Welsh governing body: women bishops

02 May 2014

PHILIP MORRIS

Clear code: the Archdeacon of Llandaff, the Ven. Peggy Jackson

Clear code: the Archdeacon of Llandaff, the Ven. Peggy Jackson

THE Canon to allow women to be elected and consecrated as bishops in the Church in Wales was passed last September, and comes into force this September. The Canon requires the Bench of Bishops to publish a code of practice detailing provision for theological objectors.

The matter returned to the floor of the GB for "an open forum with no motion, movers, or seconders" as the "third and final stage of a process of consultation undertaken by the bishops", His Honour Judge Philip Price, who chaired the session, explained.

As part of their consultation process, the bishops first received written submissions. This was followed by a series of open meetings in each of the dioceses.

The Archdeacon of Llandaff, the Ven. Peggy Jackson (Llandaff), said that the code of practice should contain a preamble that set out that the Church "no longer considers it legitimate to discriminate on the grounds of gender".

It should have a sell-by date, saying that "anybody confirmed after 20 September 2014 should not be able to reply on the conscience provisions", she said, because "after that date they have voluntarily joined a Church that accepts women bishops."

Canon Tudor Hughes (St Asaph) said that traditionalists would want "a clear statement . . . that those who in conscience cannot accept the ordination of women as bishops continue to be within the spectrum of Anglicanism for as long as a period of reception exists within the churches of the Anglican Communion."

Susan Way (Llandaff) said "there is an overwhelming need [for] alternative episcopal oversight . . . to enable us to have the security to remain within the Church that we love."

The code of practice was "for a time of transition", Jenny Wrigley (Llandaff) said. "For those who woke up [the day after the vote last September], and were disappointed, the code of practice needs to say to those people, 'We want to be gracious in this time of transition.' But it is a fact that this Church in Wales is a different Church from what it was at the beginning of September last year."

Sandy Blair (co-opted) said that the guidance needed to offer "a willingness to honour and respect those who currently in conscience cannot accept the situation. I would find it inexplicable that we continue to allow future vocations or ordinations from persons who cannot support what is now our Church's policy."

Dr Gillian Todd (Swansea & Brecon) said that the code should be "simple" and tested. "When you introduce any new policy or procedure, you need to be able to test it." She wanted the Bench of Bishops to test whether the code that they proposed will help move the Church forward.
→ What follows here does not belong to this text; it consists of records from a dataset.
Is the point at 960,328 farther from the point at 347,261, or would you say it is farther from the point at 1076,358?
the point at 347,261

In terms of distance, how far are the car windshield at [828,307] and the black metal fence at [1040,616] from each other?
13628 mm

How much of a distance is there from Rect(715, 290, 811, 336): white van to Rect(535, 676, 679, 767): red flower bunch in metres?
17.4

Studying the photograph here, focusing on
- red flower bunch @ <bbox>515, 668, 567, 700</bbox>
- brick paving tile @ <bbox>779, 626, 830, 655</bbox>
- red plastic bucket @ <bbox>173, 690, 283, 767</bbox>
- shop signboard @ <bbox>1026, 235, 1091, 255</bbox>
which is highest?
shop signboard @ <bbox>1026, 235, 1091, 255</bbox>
The Revd Steve Bunting (co-opted) was "engaged to a soon-to-be woman priest whose mother is a senior female cleric in the Church of England". He warned against "vetting candidates . . . for their theological beliefs": "If we restrict the selection of people and the training of people based on some of their theological beliefs, we are going to impede the Holy Spirit in guiding the Church forward."
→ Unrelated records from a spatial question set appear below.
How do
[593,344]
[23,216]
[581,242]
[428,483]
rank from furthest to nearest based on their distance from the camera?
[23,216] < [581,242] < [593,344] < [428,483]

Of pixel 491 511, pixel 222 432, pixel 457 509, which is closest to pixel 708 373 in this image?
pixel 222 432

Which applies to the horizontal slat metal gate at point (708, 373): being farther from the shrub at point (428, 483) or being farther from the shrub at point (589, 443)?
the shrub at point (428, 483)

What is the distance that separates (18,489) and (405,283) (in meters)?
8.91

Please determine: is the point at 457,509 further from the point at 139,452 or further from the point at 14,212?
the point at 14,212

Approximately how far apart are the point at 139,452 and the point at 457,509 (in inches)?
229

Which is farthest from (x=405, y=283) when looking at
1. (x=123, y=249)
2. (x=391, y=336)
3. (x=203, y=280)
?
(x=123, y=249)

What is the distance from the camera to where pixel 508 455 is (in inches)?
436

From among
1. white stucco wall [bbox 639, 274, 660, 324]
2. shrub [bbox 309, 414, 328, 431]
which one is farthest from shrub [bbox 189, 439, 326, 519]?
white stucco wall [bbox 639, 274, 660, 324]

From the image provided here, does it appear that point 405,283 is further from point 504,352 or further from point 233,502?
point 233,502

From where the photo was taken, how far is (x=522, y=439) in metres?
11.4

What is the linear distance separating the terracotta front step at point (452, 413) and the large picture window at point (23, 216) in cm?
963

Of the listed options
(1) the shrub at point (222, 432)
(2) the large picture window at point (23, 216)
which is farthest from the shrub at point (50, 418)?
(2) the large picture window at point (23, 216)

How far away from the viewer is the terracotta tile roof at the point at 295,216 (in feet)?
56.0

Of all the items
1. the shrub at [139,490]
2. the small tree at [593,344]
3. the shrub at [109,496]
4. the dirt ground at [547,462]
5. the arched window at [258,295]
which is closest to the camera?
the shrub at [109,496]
The Revd Jan Gould (Llandaff) said that the period of reception was "only applicable to those confirmed before the Bill became law last September. . . If they are choosing to make that reaffirmation [of their baptism vows] in a Church which, in law, permits women to be bishops, then they should not be able to claim special treatment for disagreeing with that principle."

Carol Cobert JP (Llandaff) said that at every induction and ordination, the priests had to pledge that they "accept the Canons of the Church in Wales".

The Revd David Lewis (St Asaph) said that he was worried by phrases such as "a period of reception", because "it seems to suggest that good priests . . . are somehow going to change their opinion during that period of reception. The truth is, they are not."

Susan Last (St Asaph) said that "it seems to make sense that confirmation is the cut-off date," but added that "things change." She said: "All I would urge is that the code of practice puts into place something to care for those who are hurt."